I hate what you have done to me. For so many years, you have locked me in a personal prison.
You have lied to me over and over again. You told me that I couldn't live life without you.
You told me you were my friend and that you would celebrate with me during the great times. I believed you and chose you during those times.
You told me that I needed you when conflicts came up and that you would help me. I believed you and chose you.
You told me that you would comfort me when I was down and sad. I believed you and chose you.
You told me that I couldn't raise my kids without you and that parenting would be easier with you. I believed you and chose you.
You are a liar and a poison. I've never needed you. You've never helped me.
You twisted my perceptions and kept me from learning how to manage life in a healthy way.
You hurt my body. You let me starve myself by choosing you over food. I am a diabetic now. Yes, this is hereditary but I am sure you have played your part. I can't run anymore or go walking without gasping for air in a matter of seconds.

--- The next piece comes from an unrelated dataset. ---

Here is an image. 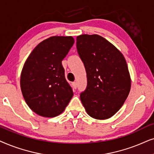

You've kept me from truly building my new friendships because I can't take you with me. You've made me afraid to give my non-smoking friends hugs because I don't want them to smell me that close.
You let me push my kids away when they wanted hugs and cuddles because you were there. I hope they don't think I love you more.
I can't live like this anymore! Our relationship has to end. I chose you but I don't have to choose you! I have given myself a release date and I am setting myself free from this prison.
I've kept it from you for awhile but you must know now. On, March 14, 2019 - I am going to wake up a non-smoker. I am going to wake up free and able to enjoy all the things you have kept me from.